══ Extract ══

Law and Altar: The Timely and Timeless Struggle of Matilda Joslyn Gage

By Sally Roesch Wagner May 6, 2021

WITH DEBATE IN THE U.S. Congress focused on the Equality Act—a bill seeking expansion of civil rights protections to the LGBTQ community in opposition to social services exclusions claimed by religious institutions—the struggle between church and state is back in the headlines. Opposition to the bill is frequently cast in terms of a conservative backlash to the Marriage Equality Act of 2015; however, attempts to destroy the wall between church and state date to the foundation of the United States. Between 1888 and the end of World War II alone, Congress saw 142 religious-based bills seeking to prioritize Christianity. Some of these attempts (Abbington School District vs. Schempp, Epperson vs. Arkansas) are touchstones of U.S. culture. Other equally important stories dealing with this foundational struggle are less well known.

As arguments over the separation of church and state once more shake the halls of Congress, what follows is one such story. Broadly, it involves how the threat to religious freedom created a rift between the most prominent figures in the women’s suffrage movement of the late 19th century, and how examining that obscured rupture reveals an inconvenient truth about the historical circumstances of women’s suffrage in the United States. Specifically, it is the story of Matilda Joslyn Gage, the political catastrophe she attempted to prevent and the moral ly compromised future resulting from society’s failure to heed her persistent warning that the ends do not always justify the means.

WHILE SUSAN B. ANTHONY AND Elizabeth Cady Stanton are today acknowledged as the heads of the National Woman Suffrage Association (NWSA), in the years between its 1869 founding and 1889 dissolution, Gage held an equal share of leadership. Arguably the most progressive of the three, Gage called for a woman’s right to control her own body and equal pay; exposed the sexual abuse of children and women by priests and the practice of sex trafficking; celebrated the superiority of Indigenous cultures and named Christianity as the source of women’s oppression.

═══
══ Input rows ══

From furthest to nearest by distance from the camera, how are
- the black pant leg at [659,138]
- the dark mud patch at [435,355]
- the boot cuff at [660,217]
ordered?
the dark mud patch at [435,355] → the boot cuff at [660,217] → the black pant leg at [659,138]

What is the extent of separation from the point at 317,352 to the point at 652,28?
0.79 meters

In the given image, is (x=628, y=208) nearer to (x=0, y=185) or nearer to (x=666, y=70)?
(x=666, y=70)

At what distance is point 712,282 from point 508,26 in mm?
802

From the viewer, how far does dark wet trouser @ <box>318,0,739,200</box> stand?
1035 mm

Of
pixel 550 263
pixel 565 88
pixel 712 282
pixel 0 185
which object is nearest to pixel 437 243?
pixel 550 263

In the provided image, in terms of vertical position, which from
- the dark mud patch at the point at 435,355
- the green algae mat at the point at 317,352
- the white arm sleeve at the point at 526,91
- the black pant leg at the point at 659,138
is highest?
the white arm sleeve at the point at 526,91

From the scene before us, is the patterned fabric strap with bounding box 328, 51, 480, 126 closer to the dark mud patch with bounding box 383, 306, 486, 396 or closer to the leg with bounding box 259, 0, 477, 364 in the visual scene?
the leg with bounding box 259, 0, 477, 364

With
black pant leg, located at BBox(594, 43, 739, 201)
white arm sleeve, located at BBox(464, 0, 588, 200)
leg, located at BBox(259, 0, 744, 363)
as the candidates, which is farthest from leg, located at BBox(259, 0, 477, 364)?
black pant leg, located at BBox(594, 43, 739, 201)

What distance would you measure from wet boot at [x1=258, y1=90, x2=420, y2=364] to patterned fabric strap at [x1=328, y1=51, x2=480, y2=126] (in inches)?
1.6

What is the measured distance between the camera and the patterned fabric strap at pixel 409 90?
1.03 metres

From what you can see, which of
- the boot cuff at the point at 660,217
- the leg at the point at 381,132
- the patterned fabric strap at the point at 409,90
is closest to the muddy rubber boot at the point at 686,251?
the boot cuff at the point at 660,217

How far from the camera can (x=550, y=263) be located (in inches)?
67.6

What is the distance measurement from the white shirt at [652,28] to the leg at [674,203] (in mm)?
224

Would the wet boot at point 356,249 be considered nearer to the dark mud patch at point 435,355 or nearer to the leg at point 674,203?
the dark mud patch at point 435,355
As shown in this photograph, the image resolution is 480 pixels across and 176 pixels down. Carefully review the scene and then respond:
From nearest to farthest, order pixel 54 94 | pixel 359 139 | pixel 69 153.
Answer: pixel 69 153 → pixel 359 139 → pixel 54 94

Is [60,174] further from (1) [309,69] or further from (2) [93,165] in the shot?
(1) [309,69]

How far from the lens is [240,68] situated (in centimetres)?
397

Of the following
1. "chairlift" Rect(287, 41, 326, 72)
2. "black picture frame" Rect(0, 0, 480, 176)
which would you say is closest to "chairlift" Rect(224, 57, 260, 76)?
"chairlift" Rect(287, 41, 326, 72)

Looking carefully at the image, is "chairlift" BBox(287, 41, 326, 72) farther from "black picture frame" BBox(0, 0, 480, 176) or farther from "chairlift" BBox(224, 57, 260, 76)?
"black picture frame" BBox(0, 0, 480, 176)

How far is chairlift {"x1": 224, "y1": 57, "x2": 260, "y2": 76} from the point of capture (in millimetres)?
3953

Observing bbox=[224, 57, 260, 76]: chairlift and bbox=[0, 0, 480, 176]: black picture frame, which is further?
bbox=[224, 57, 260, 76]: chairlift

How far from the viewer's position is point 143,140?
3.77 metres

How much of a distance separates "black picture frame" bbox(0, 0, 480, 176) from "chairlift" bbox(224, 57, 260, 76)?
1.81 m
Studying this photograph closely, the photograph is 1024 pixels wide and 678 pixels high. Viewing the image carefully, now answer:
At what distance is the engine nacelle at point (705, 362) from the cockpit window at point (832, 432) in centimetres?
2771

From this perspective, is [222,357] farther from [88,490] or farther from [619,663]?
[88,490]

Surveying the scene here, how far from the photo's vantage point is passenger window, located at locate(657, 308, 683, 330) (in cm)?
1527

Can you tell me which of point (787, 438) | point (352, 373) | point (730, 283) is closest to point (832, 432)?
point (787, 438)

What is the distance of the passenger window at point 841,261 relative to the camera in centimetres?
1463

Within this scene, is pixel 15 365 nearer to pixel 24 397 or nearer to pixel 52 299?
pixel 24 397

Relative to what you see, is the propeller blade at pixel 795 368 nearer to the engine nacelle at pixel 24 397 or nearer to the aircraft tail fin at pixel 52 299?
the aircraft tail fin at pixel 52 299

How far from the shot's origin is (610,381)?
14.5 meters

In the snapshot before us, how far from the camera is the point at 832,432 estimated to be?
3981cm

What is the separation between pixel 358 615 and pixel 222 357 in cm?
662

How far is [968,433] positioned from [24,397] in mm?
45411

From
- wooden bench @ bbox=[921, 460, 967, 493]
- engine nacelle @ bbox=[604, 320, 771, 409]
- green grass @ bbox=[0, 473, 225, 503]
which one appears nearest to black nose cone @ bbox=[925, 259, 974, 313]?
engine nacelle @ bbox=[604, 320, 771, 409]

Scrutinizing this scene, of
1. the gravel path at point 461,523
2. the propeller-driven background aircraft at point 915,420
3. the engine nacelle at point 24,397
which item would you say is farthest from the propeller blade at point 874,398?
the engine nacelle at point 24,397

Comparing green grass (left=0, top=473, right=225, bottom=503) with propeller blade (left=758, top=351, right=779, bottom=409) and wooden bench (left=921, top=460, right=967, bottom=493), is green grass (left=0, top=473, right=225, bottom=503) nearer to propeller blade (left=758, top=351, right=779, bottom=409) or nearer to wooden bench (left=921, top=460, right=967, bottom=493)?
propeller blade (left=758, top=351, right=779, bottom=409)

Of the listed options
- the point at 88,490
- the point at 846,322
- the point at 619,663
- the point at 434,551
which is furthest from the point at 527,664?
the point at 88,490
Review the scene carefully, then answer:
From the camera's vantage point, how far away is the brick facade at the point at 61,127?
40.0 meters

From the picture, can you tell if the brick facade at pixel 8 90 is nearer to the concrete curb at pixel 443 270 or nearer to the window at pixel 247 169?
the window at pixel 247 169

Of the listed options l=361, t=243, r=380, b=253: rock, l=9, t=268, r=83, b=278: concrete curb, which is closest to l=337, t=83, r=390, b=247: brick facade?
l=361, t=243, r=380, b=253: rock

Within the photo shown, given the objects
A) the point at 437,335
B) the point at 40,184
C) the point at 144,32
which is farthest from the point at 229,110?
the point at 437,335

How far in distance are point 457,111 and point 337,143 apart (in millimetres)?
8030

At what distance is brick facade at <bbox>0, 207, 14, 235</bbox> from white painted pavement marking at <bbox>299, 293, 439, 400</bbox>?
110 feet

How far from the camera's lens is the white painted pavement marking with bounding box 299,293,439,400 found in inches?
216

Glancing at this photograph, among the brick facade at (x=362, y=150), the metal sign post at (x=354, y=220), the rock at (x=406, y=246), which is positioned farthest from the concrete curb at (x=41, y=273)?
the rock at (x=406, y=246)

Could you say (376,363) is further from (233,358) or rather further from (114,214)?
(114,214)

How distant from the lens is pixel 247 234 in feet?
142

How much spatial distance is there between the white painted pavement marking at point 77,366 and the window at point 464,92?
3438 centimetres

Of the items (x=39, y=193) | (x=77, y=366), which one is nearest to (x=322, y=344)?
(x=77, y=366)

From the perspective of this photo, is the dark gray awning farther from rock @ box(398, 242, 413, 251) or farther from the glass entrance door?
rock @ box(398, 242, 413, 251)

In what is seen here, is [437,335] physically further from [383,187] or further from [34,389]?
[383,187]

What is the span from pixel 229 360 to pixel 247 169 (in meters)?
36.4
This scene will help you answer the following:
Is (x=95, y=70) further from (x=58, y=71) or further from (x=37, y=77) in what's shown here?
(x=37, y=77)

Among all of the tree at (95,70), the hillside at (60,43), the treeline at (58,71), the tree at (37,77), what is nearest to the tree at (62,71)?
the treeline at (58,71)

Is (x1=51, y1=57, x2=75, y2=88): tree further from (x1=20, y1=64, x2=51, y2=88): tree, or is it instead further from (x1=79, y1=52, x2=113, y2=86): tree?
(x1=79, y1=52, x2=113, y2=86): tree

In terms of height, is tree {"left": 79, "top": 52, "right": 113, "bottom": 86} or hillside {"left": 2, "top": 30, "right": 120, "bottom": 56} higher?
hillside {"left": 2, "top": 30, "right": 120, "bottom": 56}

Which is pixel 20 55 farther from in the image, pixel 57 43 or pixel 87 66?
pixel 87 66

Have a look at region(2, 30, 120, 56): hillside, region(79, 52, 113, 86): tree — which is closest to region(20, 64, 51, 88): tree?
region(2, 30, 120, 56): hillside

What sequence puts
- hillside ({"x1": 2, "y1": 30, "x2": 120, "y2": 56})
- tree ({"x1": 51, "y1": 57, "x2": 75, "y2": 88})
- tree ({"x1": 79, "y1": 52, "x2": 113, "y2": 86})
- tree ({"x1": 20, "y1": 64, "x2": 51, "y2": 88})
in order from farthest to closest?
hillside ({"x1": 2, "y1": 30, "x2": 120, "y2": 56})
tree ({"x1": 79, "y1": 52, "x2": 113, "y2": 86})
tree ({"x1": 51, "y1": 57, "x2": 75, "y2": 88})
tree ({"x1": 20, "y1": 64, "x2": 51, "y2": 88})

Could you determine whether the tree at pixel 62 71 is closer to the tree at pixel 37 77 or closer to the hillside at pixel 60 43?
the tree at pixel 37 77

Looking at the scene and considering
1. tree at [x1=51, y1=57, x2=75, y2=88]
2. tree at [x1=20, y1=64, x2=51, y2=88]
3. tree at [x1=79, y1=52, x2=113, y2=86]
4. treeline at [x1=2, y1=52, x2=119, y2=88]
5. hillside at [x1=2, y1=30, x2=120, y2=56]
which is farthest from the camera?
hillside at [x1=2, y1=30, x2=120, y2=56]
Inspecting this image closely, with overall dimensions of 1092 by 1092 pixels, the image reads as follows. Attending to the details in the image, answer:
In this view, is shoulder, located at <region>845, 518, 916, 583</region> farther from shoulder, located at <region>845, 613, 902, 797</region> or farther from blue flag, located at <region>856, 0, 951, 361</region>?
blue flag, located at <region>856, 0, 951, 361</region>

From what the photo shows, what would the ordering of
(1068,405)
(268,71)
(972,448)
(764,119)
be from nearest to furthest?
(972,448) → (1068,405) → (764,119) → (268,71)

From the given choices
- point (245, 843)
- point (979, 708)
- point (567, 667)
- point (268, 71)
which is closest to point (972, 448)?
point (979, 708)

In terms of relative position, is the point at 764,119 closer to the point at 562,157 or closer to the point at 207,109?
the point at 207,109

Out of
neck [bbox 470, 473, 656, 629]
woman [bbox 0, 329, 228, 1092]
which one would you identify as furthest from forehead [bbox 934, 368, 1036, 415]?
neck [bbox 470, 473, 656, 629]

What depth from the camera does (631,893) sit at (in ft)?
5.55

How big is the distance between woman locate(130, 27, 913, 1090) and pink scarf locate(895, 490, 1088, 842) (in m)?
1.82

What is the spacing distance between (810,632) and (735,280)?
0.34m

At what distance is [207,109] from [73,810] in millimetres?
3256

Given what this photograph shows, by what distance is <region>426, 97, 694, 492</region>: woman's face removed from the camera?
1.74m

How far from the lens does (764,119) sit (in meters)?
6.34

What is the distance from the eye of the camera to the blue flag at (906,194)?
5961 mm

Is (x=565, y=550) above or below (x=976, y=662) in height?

═══

- **Tasks to carry out**:
**1)** Which rows contain the word "separation"? Pick out each such row and copy it in full.
**2)** Continue the essay on Matilda Joslyn Gage, starting right after its last sentence.

- **Solved tasks**:
**1)**
What is the extent of separation from the point at 317,352 to the point at 652,28?
What is the separation between pixel 358 615 and pixel 222 357 in cm?

**2)**
These progressive stances played no small part in Gage’s erasure from the movement. When Anthony’s merger of NWSA and its rival, the American Woman Suffrage Association (AWSA), created the National American Woman Suffrage Association (NAWSA) in 1890, Gage departed the mainstream movement. NAWSA pivoted to a more conservative direction, dropping or downplaying all other feminist issues, including bodily rights and legislative reform, to focus on the right to vote. Naming it the death of the women’s rights movement, Gage explicitly feared the threat presented by Anthony’s alliance with the Women’s Christian Temperance Union (WCTU) and its “organized army of mother love for God, home and heaven.”

Anthony idolized the head of the WCTU, Frances Willard—an autocratic figure Gage deemed “the most dangerous woman in America.” While explicitly seeking to outlaw the use of alcohol and tobacco through a constitutional amendment, the WCTU had a far more insidious agenda. “The Women’s Christian Temperance Union, local, state, national, world-wide—has one vital organic thought, one absorbing purpose, one undying enthusiasm,” Willard proclaimed. “It is that Christ shall be this world’s King. King of its courts, its camps, and its commerce; King of its colleges and its cloisters; King of its customs and its constitutions.” Willard and the WCTU’s goal of embedding Christianity in the courts and constitution threatened the very foundation of religious liberty, Gage warned, and would “foreshadow the persecutions of the middle ages.” Invocations of the medieval period were not without merit, for it was in a visitation from God, Willard explained, that she had been instructed to secure the vote for women to inscribe God in the Constitution.

Where Gage saw potential catastrophe, however, Anthony saw a powerful ally. Together, the NWSA and the AWSA had only about 10,000 members. The WCTU possessed over 200,000—numbers that dazzled Anthony. Willard planned to field this organized army in a battle to enshrine God in the constitution and Jesus Christ as the head of government. This idea was abhorrent to Gage, but Anthony considered the loss of religious liberty a small price to pay for women gaining the vote.

Failing in her attempt to stop the 1890 merger that created NAWSA, Gage exited the suffrage movement. Later in 1890, she would re-emerge, however, drawing together progressives from around the country to start the Woman’s National Liberal Union (WNLU). Established to preserve the religious autonomy of our government, the aims of WNLU were clear from the start. “The encroachments of ‘The Christian Party in Politics,’ composed of both Catholics and Protestants, were never so great as at the present time,” Gage declared. “Therefore, in order to help preserve the very life of the republic, it is imperative that women should unite on a platform of opposition to the teachings and aim of that ever most unscrupulous enemy of freedom—the Church.”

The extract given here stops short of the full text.